> _COMPLETE LO SIGUIENTE_
1 - Según el texto sobre el miedo de la fauna salvaje, ¿cuál es la aproximación más empleada actualmente por los gestores de la fauna salvaje?
2 - Reanude el texto sobre el miedo de la fauna salvaje a partir de su última oración.

Actualmente, la aproximación más empleada por los gestores de la fauna salvaje es el uso de las llamadas distancias de alarma y de huída de las distintas especies y poblaciones, para determinar distancias de seguridad que permitan la observación de fauna. En realidad, esa estrategia es un tanto simplista ya que olvida que “salir volando” puede depender de muchas cosas aparte del miedo real, como por ejemplo que haya sitio disponible a donde huir (3, 4), y además no tiene en cuenta la gran capacidad de habituación de la fauna, apoyada en el inmenso peso del pasado sin seres humanos que está aún presente en la dotación genética de la fauna salvaje.
Ahora que nuestra milenaria necesidad de capturar o espantar a la fauna salvaje para sobrevivir está llegando a su fin, podríamos convivir con las especies silvestres de tu a tu, erradicando el miedo para siempre. Nuestras salidas al campo podrían ser completamente distintas, como ya ocurre en muchos parques nacionales norteamericanos (véase la foto que acompaña a estas líneas). No obstante esto tendría sus dificultades prácticas porque el lobo podría volver a ver en los cachorros humanos desatendidos una fácil presa, como lo hacen algunos tigres especialmente atrevidos en la India o algunos leones en África. Sin armas en las manos somos muy vulnerables los humanos, sobre todo si el desarme es unilateral. Tendríamos que respetar unas reglas mínimas que permitieran una sana y segura convivencia.
Nos hemos hecho temer a lo largo de nuestra historia de convivencia con la fauna salvaje en gran medida por lo vulnerables que somos. ¿Qué podían nuestros ancestros remotos sin afilar la flecha y la lanza? En realidad el miedo lo hemos tenido nosotros, especialmente frente a los grandes carnívoros, y hemos acabado engañándolos. Nuestros gestos para espantar a las fieras son como los ladridos del perro, que en realidad se emiten por pánico. Parece incluso que las fieras no temen en realidad al fuego (¿por qué habría un león de temer al fuego si es parte consustancial de la dinámica de la sabana africana?). Más bien el fuego de las hogueras de campamento ha servido a menudo para que los leones comedores de hombres vieran mejor a sus presas humanas que para espantarlos, según comentaba Valverde en algún rincón de sus apasionantes memorias.

> _ÍTEMS ENUMERADOS_
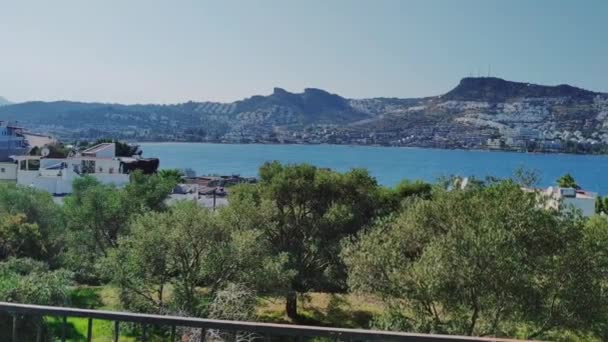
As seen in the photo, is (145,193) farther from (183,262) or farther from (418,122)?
(418,122)

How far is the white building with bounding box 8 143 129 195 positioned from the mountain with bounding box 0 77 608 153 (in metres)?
97.5

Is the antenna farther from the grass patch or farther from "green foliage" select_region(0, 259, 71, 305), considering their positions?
"green foliage" select_region(0, 259, 71, 305)

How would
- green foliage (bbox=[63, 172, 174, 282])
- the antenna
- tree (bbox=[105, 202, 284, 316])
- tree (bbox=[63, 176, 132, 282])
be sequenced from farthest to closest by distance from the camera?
the antenna
tree (bbox=[63, 176, 132, 282])
green foliage (bbox=[63, 172, 174, 282])
tree (bbox=[105, 202, 284, 316])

> _RESPUESTAS DEL EJERCICIO_
1 - El uso de las distancias de alarma y de huida de las distintas especies y poblaciones para determinar distancias de seguridad que permitan la observación de fauna.

2 -
Así pues es de prever que en el futuro el tipo de problemas de gestión a los que nos enfrentemos vayan curiosamente dirigidos cada vez más hacia estudiar cómo el hombre puede relacionarse de manera segura con la fauna salvaje, que viceversa, como bien suele apuntar José Antonio Donázar.
Referencias
(1) Blumstein, D.T. 2006. Developing an evolutionary ecology of fear: how life history and natural history traits affect disturbance tolerance in birds. Animal Behaviour 71: 389-399.
(2) Ellemberg, U., Mattern, T., Seddon, P.J. & Luna-Jorquera, G. 2006. Physiological and reproductive consequences of human disturbance in Humboldt penguins: The need for species-specific visitor management. Biological Conservation 133: 95-106.
(3) Beale, C.M. & Monaghan, P. 2004. Human disturbance: people as predation-free predators? Journal of Applied Ecology 41: 335-343.
(4) Gill, J.A., Norris, K. & Sutherland, W.J. 2001. Why behavioural responses may not reflect the population consequences of human disturbance. Biological Conservation 97: 265-268.